*** Opening Exercise material ***
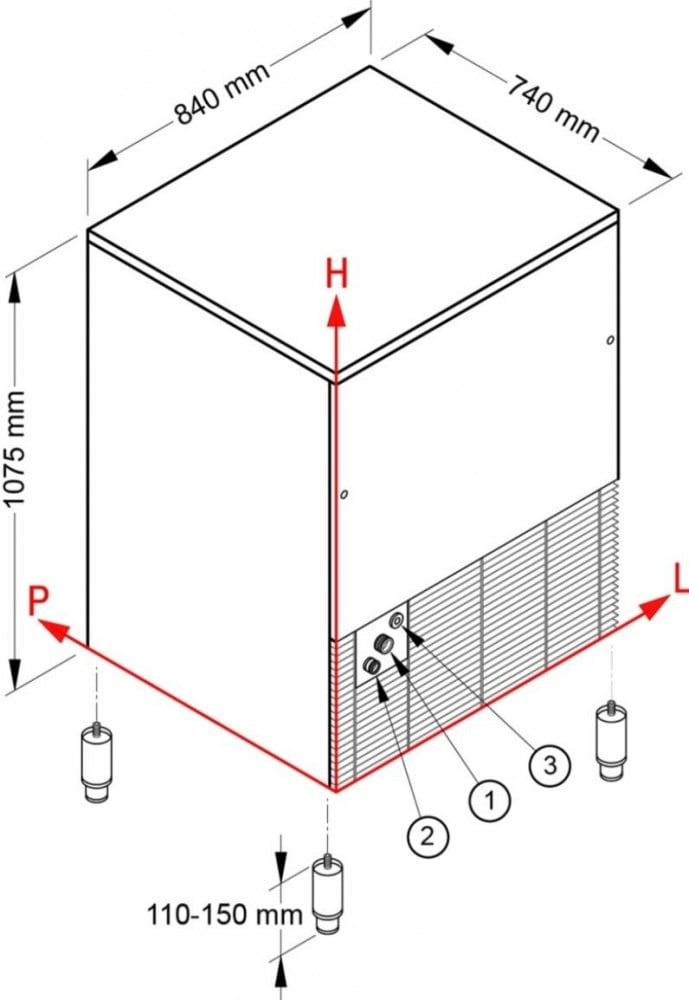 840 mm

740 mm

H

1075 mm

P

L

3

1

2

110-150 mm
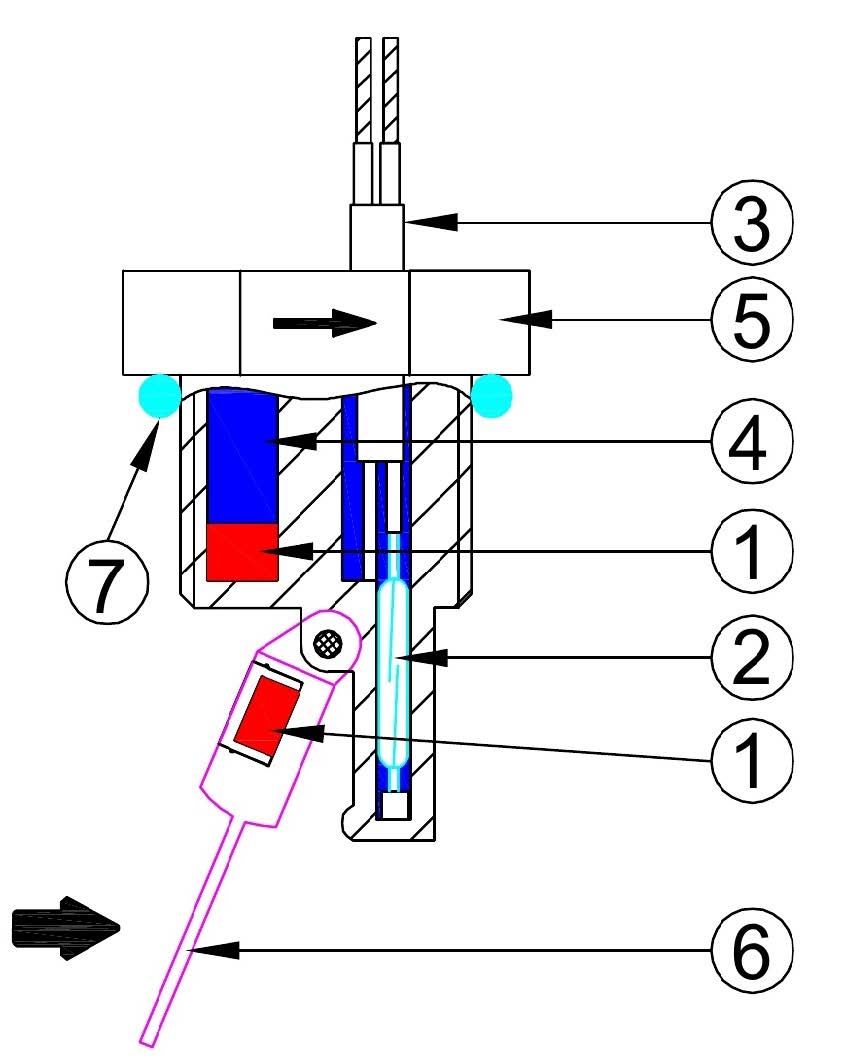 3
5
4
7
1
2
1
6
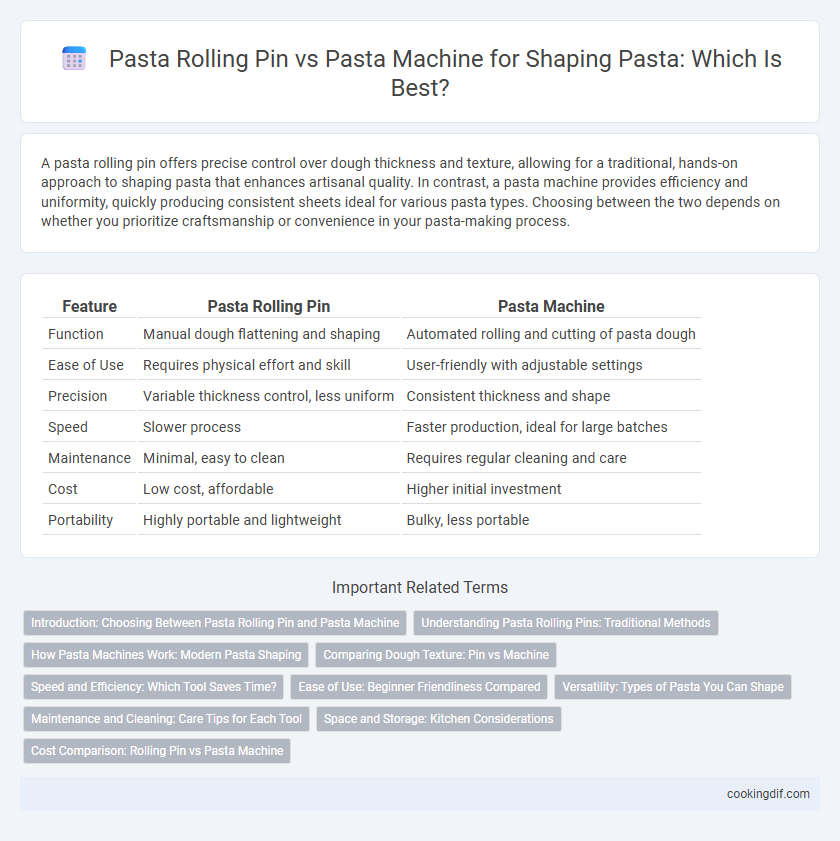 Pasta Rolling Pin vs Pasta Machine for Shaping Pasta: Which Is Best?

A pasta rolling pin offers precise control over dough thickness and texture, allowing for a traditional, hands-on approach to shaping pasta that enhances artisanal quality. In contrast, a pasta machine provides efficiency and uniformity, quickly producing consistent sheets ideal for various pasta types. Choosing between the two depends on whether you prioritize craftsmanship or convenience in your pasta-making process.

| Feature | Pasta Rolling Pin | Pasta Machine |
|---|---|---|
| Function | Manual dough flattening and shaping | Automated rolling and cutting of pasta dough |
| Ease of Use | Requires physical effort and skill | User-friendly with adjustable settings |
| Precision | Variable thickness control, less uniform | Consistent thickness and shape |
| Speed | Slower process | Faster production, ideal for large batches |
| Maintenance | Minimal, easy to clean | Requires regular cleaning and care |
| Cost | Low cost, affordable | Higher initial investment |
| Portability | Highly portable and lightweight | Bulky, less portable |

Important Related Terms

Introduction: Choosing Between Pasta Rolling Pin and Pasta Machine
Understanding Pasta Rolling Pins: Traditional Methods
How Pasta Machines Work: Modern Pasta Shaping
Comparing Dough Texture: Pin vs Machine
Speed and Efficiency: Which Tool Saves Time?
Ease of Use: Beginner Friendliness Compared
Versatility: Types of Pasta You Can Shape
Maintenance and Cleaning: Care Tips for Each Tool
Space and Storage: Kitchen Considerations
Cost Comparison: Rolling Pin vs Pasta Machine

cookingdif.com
*** Closing Exercise material ***
Instructions for the task
The entries are to be reproduced exactly, excluding any pictures they contain.

Result
 840 mm

740 mm

H

1075 mm

P

L

3

1

2

110-150 mm
 3
5
4
7
1
2
1
6
 Pasta Rolling Pin vs Pasta Machine for Shaping Pasta: Which Is Best?

A pasta rolling pin offers precise control over dough thickness and texture, allowing for a traditional, hands-on approach to shaping pasta that enhances artisanal quality. In contrast, a pasta machine provides efficiency and uniformity, quickly producing consistent sheets ideal for various pasta types. Choosing between the two depends on whether you prioritize craftsmanship or convenience in your pasta-making process.

| Feature | Pasta Rolling Pin | Pasta Machine |
|---|---|---|
| Function | Manual dough flattening and shaping | Automated rolling and cutting of pasta dough |
| Ease of Use | Requires physical effort and skill | User-friendly with adjustable settings |
| Precision | Variable thickness control, less uniform | Consistent thickness and shape |
| Speed | Slower process | Faster production, ideal for large batches |
| Maintenance | Minimal, easy to clean | Requires regular cleaning and care |
| Cost | Low cost, affordable | Higher initial investment |
| Portability | Highly portable and lightweight | Bulky, less portable |

Important Related Terms

Introduction: Choosing Between Pasta Rolling Pin and Pasta Machine
Understanding Pasta Rolling Pins: Traditional Methods
How Pasta Machines Work: Modern Pasta Shaping
Comparing Dough Texture: Pin vs Machine
Speed and Efficiency: Which Tool Saves Time?
Ease of Use: Beginner Friendliness Compared
Versatility: Types of Pasta You Can Shape
Maintenance and Cleaning: Care Tips for Each Tool
Space and Storage: Kitchen Considerations
Cost Comparison: Rolling Pin vs Pasta Machine

cookingdif.com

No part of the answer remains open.